Opinion: Garbage out, Garbage in

AFTER ALL
Behn Fer. Hortaleza

A SLIP of paper handed to a member of our household last week and guess what its message was — penalties, yes, penalties for violations of four basic rules in cleanliness and beautification.

Kind enough to provide a slight-to-stiff level of fines for those who have more household garbage than they can handle, the village guys have spelled out the penalties set forth under the law: from P300 for the first offense to P500 for the second and P1,000 and imprisonment (whew!) for the third time you’re found and caught littering.


A similar rate of fine/penalty applies to unclean premises, surrounding buildings and /or vacant lots with an addendum that said: “Cost of cleanup ordered by Mayor chargeable to the owner.”

Now, if you indiscriminately dump your wastes (preferably, not the kind that quickly comes to your mind, stinking you!) just anywhere, that could cost you from a low of P500 to a high P1,000 and yes, imprisonment. As for the pyromaniacs who do those open burnings (we wonder how that differs to ‘closed’ burning) they’ll be slapped a P300 fine “but not more than P1,000.”
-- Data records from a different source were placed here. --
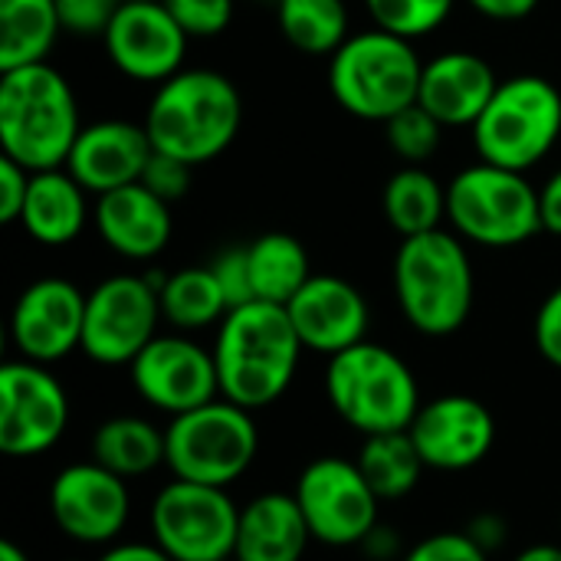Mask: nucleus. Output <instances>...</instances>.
Segmentation results:
<instances>
[{
    "label": "nucleus",
    "instance_id": "obj_39",
    "mask_svg": "<svg viewBox=\"0 0 561 561\" xmlns=\"http://www.w3.org/2000/svg\"><path fill=\"white\" fill-rule=\"evenodd\" d=\"M30 174L33 171H26L13 158L0 154V220L3 224H20L26 191H30Z\"/></svg>",
    "mask_w": 561,
    "mask_h": 561
},
{
    "label": "nucleus",
    "instance_id": "obj_44",
    "mask_svg": "<svg viewBox=\"0 0 561 561\" xmlns=\"http://www.w3.org/2000/svg\"><path fill=\"white\" fill-rule=\"evenodd\" d=\"M513 561H561V546H529L526 552H519Z\"/></svg>",
    "mask_w": 561,
    "mask_h": 561
},
{
    "label": "nucleus",
    "instance_id": "obj_40",
    "mask_svg": "<svg viewBox=\"0 0 561 561\" xmlns=\"http://www.w3.org/2000/svg\"><path fill=\"white\" fill-rule=\"evenodd\" d=\"M536 348L552 368L561 371V286L546 296L536 312Z\"/></svg>",
    "mask_w": 561,
    "mask_h": 561
},
{
    "label": "nucleus",
    "instance_id": "obj_43",
    "mask_svg": "<svg viewBox=\"0 0 561 561\" xmlns=\"http://www.w3.org/2000/svg\"><path fill=\"white\" fill-rule=\"evenodd\" d=\"M95 561H174L168 552H161L154 542H118L108 546Z\"/></svg>",
    "mask_w": 561,
    "mask_h": 561
},
{
    "label": "nucleus",
    "instance_id": "obj_46",
    "mask_svg": "<svg viewBox=\"0 0 561 561\" xmlns=\"http://www.w3.org/2000/svg\"><path fill=\"white\" fill-rule=\"evenodd\" d=\"M118 3H131V0H118Z\"/></svg>",
    "mask_w": 561,
    "mask_h": 561
},
{
    "label": "nucleus",
    "instance_id": "obj_19",
    "mask_svg": "<svg viewBox=\"0 0 561 561\" xmlns=\"http://www.w3.org/2000/svg\"><path fill=\"white\" fill-rule=\"evenodd\" d=\"M306 352L339 355L365 342L371 312L365 296L342 276H312L286 306Z\"/></svg>",
    "mask_w": 561,
    "mask_h": 561
},
{
    "label": "nucleus",
    "instance_id": "obj_24",
    "mask_svg": "<svg viewBox=\"0 0 561 561\" xmlns=\"http://www.w3.org/2000/svg\"><path fill=\"white\" fill-rule=\"evenodd\" d=\"M85 194L89 191L66 168L33 171L20 227L43 247H66L85 230L92 214Z\"/></svg>",
    "mask_w": 561,
    "mask_h": 561
},
{
    "label": "nucleus",
    "instance_id": "obj_20",
    "mask_svg": "<svg viewBox=\"0 0 561 561\" xmlns=\"http://www.w3.org/2000/svg\"><path fill=\"white\" fill-rule=\"evenodd\" d=\"M154 154V145L145 131V125L125 122V118H105L82 125L69 158L66 171L95 197L138 184L148 161Z\"/></svg>",
    "mask_w": 561,
    "mask_h": 561
},
{
    "label": "nucleus",
    "instance_id": "obj_32",
    "mask_svg": "<svg viewBox=\"0 0 561 561\" xmlns=\"http://www.w3.org/2000/svg\"><path fill=\"white\" fill-rule=\"evenodd\" d=\"M365 3L375 26L404 39H417L444 26L457 0H365Z\"/></svg>",
    "mask_w": 561,
    "mask_h": 561
},
{
    "label": "nucleus",
    "instance_id": "obj_21",
    "mask_svg": "<svg viewBox=\"0 0 561 561\" xmlns=\"http://www.w3.org/2000/svg\"><path fill=\"white\" fill-rule=\"evenodd\" d=\"M92 224L108 250L125 260H154L171 243V210L141 181L95 197Z\"/></svg>",
    "mask_w": 561,
    "mask_h": 561
},
{
    "label": "nucleus",
    "instance_id": "obj_14",
    "mask_svg": "<svg viewBox=\"0 0 561 561\" xmlns=\"http://www.w3.org/2000/svg\"><path fill=\"white\" fill-rule=\"evenodd\" d=\"M49 516L59 533L79 546H112L131 516L128 480L92 457L62 467L49 483Z\"/></svg>",
    "mask_w": 561,
    "mask_h": 561
},
{
    "label": "nucleus",
    "instance_id": "obj_6",
    "mask_svg": "<svg viewBox=\"0 0 561 561\" xmlns=\"http://www.w3.org/2000/svg\"><path fill=\"white\" fill-rule=\"evenodd\" d=\"M381 26L348 36L329 59V89L335 102L365 122H388L421 95L424 62L411 46Z\"/></svg>",
    "mask_w": 561,
    "mask_h": 561
},
{
    "label": "nucleus",
    "instance_id": "obj_26",
    "mask_svg": "<svg viewBox=\"0 0 561 561\" xmlns=\"http://www.w3.org/2000/svg\"><path fill=\"white\" fill-rule=\"evenodd\" d=\"M59 33L56 0H0V72L46 62Z\"/></svg>",
    "mask_w": 561,
    "mask_h": 561
},
{
    "label": "nucleus",
    "instance_id": "obj_31",
    "mask_svg": "<svg viewBox=\"0 0 561 561\" xmlns=\"http://www.w3.org/2000/svg\"><path fill=\"white\" fill-rule=\"evenodd\" d=\"M279 33L309 56H332L348 39L345 0H276Z\"/></svg>",
    "mask_w": 561,
    "mask_h": 561
},
{
    "label": "nucleus",
    "instance_id": "obj_11",
    "mask_svg": "<svg viewBox=\"0 0 561 561\" xmlns=\"http://www.w3.org/2000/svg\"><path fill=\"white\" fill-rule=\"evenodd\" d=\"M164 276H108L92 293H85V325L82 352L89 362L118 368L131 365L145 345L158 335L161 316V286Z\"/></svg>",
    "mask_w": 561,
    "mask_h": 561
},
{
    "label": "nucleus",
    "instance_id": "obj_34",
    "mask_svg": "<svg viewBox=\"0 0 561 561\" xmlns=\"http://www.w3.org/2000/svg\"><path fill=\"white\" fill-rule=\"evenodd\" d=\"M187 36H217L233 20V0H161Z\"/></svg>",
    "mask_w": 561,
    "mask_h": 561
},
{
    "label": "nucleus",
    "instance_id": "obj_36",
    "mask_svg": "<svg viewBox=\"0 0 561 561\" xmlns=\"http://www.w3.org/2000/svg\"><path fill=\"white\" fill-rule=\"evenodd\" d=\"M224 296H227V306L237 309V306H247V302H256V293H253V276H250V260H247V247H230L224 250L214 263H210Z\"/></svg>",
    "mask_w": 561,
    "mask_h": 561
},
{
    "label": "nucleus",
    "instance_id": "obj_16",
    "mask_svg": "<svg viewBox=\"0 0 561 561\" xmlns=\"http://www.w3.org/2000/svg\"><path fill=\"white\" fill-rule=\"evenodd\" d=\"M82 325L85 293L62 276H46L20 293L10 312V342L20 358L56 365L82 348Z\"/></svg>",
    "mask_w": 561,
    "mask_h": 561
},
{
    "label": "nucleus",
    "instance_id": "obj_41",
    "mask_svg": "<svg viewBox=\"0 0 561 561\" xmlns=\"http://www.w3.org/2000/svg\"><path fill=\"white\" fill-rule=\"evenodd\" d=\"M477 13L490 16V20H503V23H513V20H526L539 0H467Z\"/></svg>",
    "mask_w": 561,
    "mask_h": 561
},
{
    "label": "nucleus",
    "instance_id": "obj_25",
    "mask_svg": "<svg viewBox=\"0 0 561 561\" xmlns=\"http://www.w3.org/2000/svg\"><path fill=\"white\" fill-rule=\"evenodd\" d=\"M92 460L122 480H138L164 467V431L145 417H108L92 434Z\"/></svg>",
    "mask_w": 561,
    "mask_h": 561
},
{
    "label": "nucleus",
    "instance_id": "obj_3",
    "mask_svg": "<svg viewBox=\"0 0 561 561\" xmlns=\"http://www.w3.org/2000/svg\"><path fill=\"white\" fill-rule=\"evenodd\" d=\"M76 92L49 62H30L0 76V148L26 171L66 168L79 138Z\"/></svg>",
    "mask_w": 561,
    "mask_h": 561
},
{
    "label": "nucleus",
    "instance_id": "obj_38",
    "mask_svg": "<svg viewBox=\"0 0 561 561\" xmlns=\"http://www.w3.org/2000/svg\"><path fill=\"white\" fill-rule=\"evenodd\" d=\"M141 184L148 191H154L168 204L171 201H181L187 194V187H191V164H184V161H178L171 154L154 151L151 161H148V168H145V174H141Z\"/></svg>",
    "mask_w": 561,
    "mask_h": 561
},
{
    "label": "nucleus",
    "instance_id": "obj_2",
    "mask_svg": "<svg viewBox=\"0 0 561 561\" xmlns=\"http://www.w3.org/2000/svg\"><path fill=\"white\" fill-rule=\"evenodd\" d=\"M240 122L243 99L224 72L181 69L158 82L141 125L154 151L197 168L220 158L233 145Z\"/></svg>",
    "mask_w": 561,
    "mask_h": 561
},
{
    "label": "nucleus",
    "instance_id": "obj_48",
    "mask_svg": "<svg viewBox=\"0 0 561 561\" xmlns=\"http://www.w3.org/2000/svg\"><path fill=\"white\" fill-rule=\"evenodd\" d=\"M227 561H233V559H227Z\"/></svg>",
    "mask_w": 561,
    "mask_h": 561
},
{
    "label": "nucleus",
    "instance_id": "obj_10",
    "mask_svg": "<svg viewBox=\"0 0 561 561\" xmlns=\"http://www.w3.org/2000/svg\"><path fill=\"white\" fill-rule=\"evenodd\" d=\"M148 523L151 542L174 561H227L237 549L240 506L224 486L171 480L158 490Z\"/></svg>",
    "mask_w": 561,
    "mask_h": 561
},
{
    "label": "nucleus",
    "instance_id": "obj_5",
    "mask_svg": "<svg viewBox=\"0 0 561 561\" xmlns=\"http://www.w3.org/2000/svg\"><path fill=\"white\" fill-rule=\"evenodd\" d=\"M325 398L332 411L365 437L408 431L421 411V388L411 365L368 339L329 358Z\"/></svg>",
    "mask_w": 561,
    "mask_h": 561
},
{
    "label": "nucleus",
    "instance_id": "obj_45",
    "mask_svg": "<svg viewBox=\"0 0 561 561\" xmlns=\"http://www.w3.org/2000/svg\"><path fill=\"white\" fill-rule=\"evenodd\" d=\"M0 561H33L26 556V549H20L13 539H3L0 542Z\"/></svg>",
    "mask_w": 561,
    "mask_h": 561
},
{
    "label": "nucleus",
    "instance_id": "obj_9",
    "mask_svg": "<svg viewBox=\"0 0 561 561\" xmlns=\"http://www.w3.org/2000/svg\"><path fill=\"white\" fill-rule=\"evenodd\" d=\"M447 220L470 243L510 250L542 230L539 191L523 171L477 161L447 184Z\"/></svg>",
    "mask_w": 561,
    "mask_h": 561
},
{
    "label": "nucleus",
    "instance_id": "obj_22",
    "mask_svg": "<svg viewBox=\"0 0 561 561\" xmlns=\"http://www.w3.org/2000/svg\"><path fill=\"white\" fill-rule=\"evenodd\" d=\"M496 85L500 79L483 56L467 49H450L424 62L417 102L444 128H463L483 115Z\"/></svg>",
    "mask_w": 561,
    "mask_h": 561
},
{
    "label": "nucleus",
    "instance_id": "obj_17",
    "mask_svg": "<svg viewBox=\"0 0 561 561\" xmlns=\"http://www.w3.org/2000/svg\"><path fill=\"white\" fill-rule=\"evenodd\" d=\"M105 53L112 66L135 82H164L184 69L187 33L168 13L161 0L118 3L108 30Z\"/></svg>",
    "mask_w": 561,
    "mask_h": 561
},
{
    "label": "nucleus",
    "instance_id": "obj_28",
    "mask_svg": "<svg viewBox=\"0 0 561 561\" xmlns=\"http://www.w3.org/2000/svg\"><path fill=\"white\" fill-rule=\"evenodd\" d=\"M253 293L260 302L289 306V299L312 279L306 247L289 233H263L247 243Z\"/></svg>",
    "mask_w": 561,
    "mask_h": 561
},
{
    "label": "nucleus",
    "instance_id": "obj_15",
    "mask_svg": "<svg viewBox=\"0 0 561 561\" xmlns=\"http://www.w3.org/2000/svg\"><path fill=\"white\" fill-rule=\"evenodd\" d=\"M128 371L141 401L168 417L187 414L220 398L214 352L187 335H154L128 365Z\"/></svg>",
    "mask_w": 561,
    "mask_h": 561
},
{
    "label": "nucleus",
    "instance_id": "obj_23",
    "mask_svg": "<svg viewBox=\"0 0 561 561\" xmlns=\"http://www.w3.org/2000/svg\"><path fill=\"white\" fill-rule=\"evenodd\" d=\"M312 542L293 493H263L240 506L233 561H302Z\"/></svg>",
    "mask_w": 561,
    "mask_h": 561
},
{
    "label": "nucleus",
    "instance_id": "obj_47",
    "mask_svg": "<svg viewBox=\"0 0 561 561\" xmlns=\"http://www.w3.org/2000/svg\"><path fill=\"white\" fill-rule=\"evenodd\" d=\"M66 561H79V559H66Z\"/></svg>",
    "mask_w": 561,
    "mask_h": 561
},
{
    "label": "nucleus",
    "instance_id": "obj_13",
    "mask_svg": "<svg viewBox=\"0 0 561 561\" xmlns=\"http://www.w3.org/2000/svg\"><path fill=\"white\" fill-rule=\"evenodd\" d=\"M69 427V398L49 365L7 362L0 368V450L30 460L53 450Z\"/></svg>",
    "mask_w": 561,
    "mask_h": 561
},
{
    "label": "nucleus",
    "instance_id": "obj_12",
    "mask_svg": "<svg viewBox=\"0 0 561 561\" xmlns=\"http://www.w3.org/2000/svg\"><path fill=\"white\" fill-rule=\"evenodd\" d=\"M293 496L309 523L312 542L348 549V546H362L378 529L381 500L355 460H342V457L312 460L299 473Z\"/></svg>",
    "mask_w": 561,
    "mask_h": 561
},
{
    "label": "nucleus",
    "instance_id": "obj_30",
    "mask_svg": "<svg viewBox=\"0 0 561 561\" xmlns=\"http://www.w3.org/2000/svg\"><path fill=\"white\" fill-rule=\"evenodd\" d=\"M355 463L362 467L365 480L371 483V490L378 493L381 503L411 496L421 483V473L427 470L421 460V450L408 431L365 437Z\"/></svg>",
    "mask_w": 561,
    "mask_h": 561
},
{
    "label": "nucleus",
    "instance_id": "obj_7",
    "mask_svg": "<svg viewBox=\"0 0 561 561\" xmlns=\"http://www.w3.org/2000/svg\"><path fill=\"white\" fill-rule=\"evenodd\" d=\"M256 454L260 431L253 411L227 398L178 414L164 427V467L174 480L227 490L253 467Z\"/></svg>",
    "mask_w": 561,
    "mask_h": 561
},
{
    "label": "nucleus",
    "instance_id": "obj_4",
    "mask_svg": "<svg viewBox=\"0 0 561 561\" xmlns=\"http://www.w3.org/2000/svg\"><path fill=\"white\" fill-rule=\"evenodd\" d=\"M394 296L414 332H460L473 312V263L463 240L447 230L404 237L394 253Z\"/></svg>",
    "mask_w": 561,
    "mask_h": 561
},
{
    "label": "nucleus",
    "instance_id": "obj_37",
    "mask_svg": "<svg viewBox=\"0 0 561 561\" xmlns=\"http://www.w3.org/2000/svg\"><path fill=\"white\" fill-rule=\"evenodd\" d=\"M401 561H490L470 533H434L421 539Z\"/></svg>",
    "mask_w": 561,
    "mask_h": 561
},
{
    "label": "nucleus",
    "instance_id": "obj_35",
    "mask_svg": "<svg viewBox=\"0 0 561 561\" xmlns=\"http://www.w3.org/2000/svg\"><path fill=\"white\" fill-rule=\"evenodd\" d=\"M118 0H56L62 33L72 36H105Z\"/></svg>",
    "mask_w": 561,
    "mask_h": 561
},
{
    "label": "nucleus",
    "instance_id": "obj_27",
    "mask_svg": "<svg viewBox=\"0 0 561 561\" xmlns=\"http://www.w3.org/2000/svg\"><path fill=\"white\" fill-rule=\"evenodd\" d=\"M381 210L401 237L440 230V220L447 217V187L421 164H408L388 178Z\"/></svg>",
    "mask_w": 561,
    "mask_h": 561
},
{
    "label": "nucleus",
    "instance_id": "obj_42",
    "mask_svg": "<svg viewBox=\"0 0 561 561\" xmlns=\"http://www.w3.org/2000/svg\"><path fill=\"white\" fill-rule=\"evenodd\" d=\"M539 214H542V230L561 237V171H556L539 191Z\"/></svg>",
    "mask_w": 561,
    "mask_h": 561
},
{
    "label": "nucleus",
    "instance_id": "obj_1",
    "mask_svg": "<svg viewBox=\"0 0 561 561\" xmlns=\"http://www.w3.org/2000/svg\"><path fill=\"white\" fill-rule=\"evenodd\" d=\"M210 352L220 398L247 411H263L289 391L306 348L286 306L256 299L227 312Z\"/></svg>",
    "mask_w": 561,
    "mask_h": 561
},
{
    "label": "nucleus",
    "instance_id": "obj_18",
    "mask_svg": "<svg viewBox=\"0 0 561 561\" xmlns=\"http://www.w3.org/2000/svg\"><path fill=\"white\" fill-rule=\"evenodd\" d=\"M408 434L427 470L463 473L480 467L496 447V417L470 394H440L421 404Z\"/></svg>",
    "mask_w": 561,
    "mask_h": 561
},
{
    "label": "nucleus",
    "instance_id": "obj_8",
    "mask_svg": "<svg viewBox=\"0 0 561 561\" xmlns=\"http://www.w3.org/2000/svg\"><path fill=\"white\" fill-rule=\"evenodd\" d=\"M470 128L480 161L526 174L559 145L561 92L533 72L503 79Z\"/></svg>",
    "mask_w": 561,
    "mask_h": 561
},
{
    "label": "nucleus",
    "instance_id": "obj_33",
    "mask_svg": "<svg viewBox=\"0 0 561 561\" xmlns=\"http://www.w3.org/2000/svg\"><path fill=\"white\" fill-rule=\"evenodd\" d=\"M440 135H444V125L421 102H414L411 108L385 122V138L391 151L408 164H424L427 158H434V151L440 148Z\"/></svg>",
    "mask_w": 561,
    "mask_h": 561
},
{
    "label": "nucleus",
    "instance_id": "obj_29",
    "mask_svg": "<svg viewBox=\"0 0 561 561\" xmlns=\"http://www.w3.org/2000/svg\"><path fill=\"white\" fill-rule=\"evenodd\" d=\"M161 316L178 332H197L220 325L230 312L227 296L210 266H187L161 279Z\"/></svg>",
    "mask_w": 561,
    "mask_h": 561
}]
</instances>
Yup, they’re in earnest now, we tell you. This after the initial appeals didn’t seem to sink into the cerebellum of some Pogo Grande residents, especially the “open burning” part which we believe is the kind of burning you do with dried leaves, scraps of paper and old clothes, with a little tire or rubber thrown in for a real suffocating smoke.

We wouldn’t know for sure if smoking up those rows of mango trees to induce their flowering or fruit-bearing, an old mango-growing practice that seems to really work, can be considered punishable too. Where there’s smoke, there’s fire?
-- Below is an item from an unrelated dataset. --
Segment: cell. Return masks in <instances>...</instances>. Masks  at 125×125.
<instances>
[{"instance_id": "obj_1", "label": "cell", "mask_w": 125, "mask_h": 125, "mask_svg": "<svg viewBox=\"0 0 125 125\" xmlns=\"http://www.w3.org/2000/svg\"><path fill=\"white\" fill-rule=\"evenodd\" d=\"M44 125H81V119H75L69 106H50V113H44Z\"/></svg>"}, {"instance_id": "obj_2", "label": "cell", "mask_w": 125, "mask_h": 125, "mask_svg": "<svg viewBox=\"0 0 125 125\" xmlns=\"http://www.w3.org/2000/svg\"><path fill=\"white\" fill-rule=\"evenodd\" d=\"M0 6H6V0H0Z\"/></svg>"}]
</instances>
And yet, we do love this new campaign for better cleanliness in the barangays. It’s about time. Too much attention for spic-n-span look is being devoted to the downtown area, the face of Dagupan City, but the body, i.e. the barangays are almost left to their own devices especially after City Hall ordered the Waste Management Division to already stop the garbage truck rounds of the villages sometime last year, to encourage waste segregation at source..
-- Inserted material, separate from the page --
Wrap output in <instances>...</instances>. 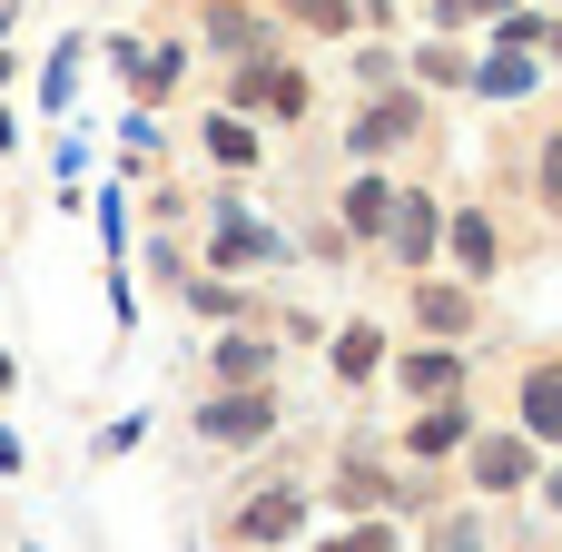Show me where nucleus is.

So you see, the city’s villages are left with not much choice but to bite the bullet and do cleanups their own – or they die of their own stink. Thus, the slip of paper detailing penalties, effective February 1.

Of course, as in any human drama, there are the compliants and the defiants. With the former, that slip of paper would be like Moses’ tablets itself, to be obeyed like salvation at Armageddon depended on it. To the latter, it only signals a creeping concentration of State power in the village council that needs to be tested or taunted to see how far those councilmen are willing to bend backward in enforcing their rules and penalties, if at all.

Omigod, hold on there now, while I rush to put out the garbage by the gate for collection. Track me back later.

* * * *

SAID AND DONE: Radyo ng Bayan-Dagupan’s Alex L. Duque, that government radio station’s long-serving manager, is leaving government service for good soon. He’s holding a birthday-cum-despedida party at the family house on A.B. Fernandez West on Tuesday, January 30, with relatives and close friends to include the Patrima primos and primas in attendance. .. We consider Alex one of our true, real friends in the media circuit, a friendship dating back when we were regional communications officer of the defunct NMPC and did close coordination work with him for government broadcasts. Non-controversial and always proper in speech and conduct, he’s one of a few “presidentiable” materials in the local Press who hasn’t quite been elected to the post yet… Mayor Simpling Rosario’s Binmaley must really be in dire straits it can’t even pay a measly advertising fee it owes this paper for almost a year now…. Binmaley has been coming up with many fund-raisers since last year and another so-called malaga-bingalo festival next month and yet its bills keep piling up. It has passed, we understand, two supplemental budgets last year and still, many bills have not been paid. If it can’t settle payments for simple contracts with advertisers, how expect it to pay the bigger obligations? Or is that precisely what the officials are doing: Paying bigger ones, for a thousand and one reasons, and keeping the smaller creditors hanging? Cruelty can take many forms.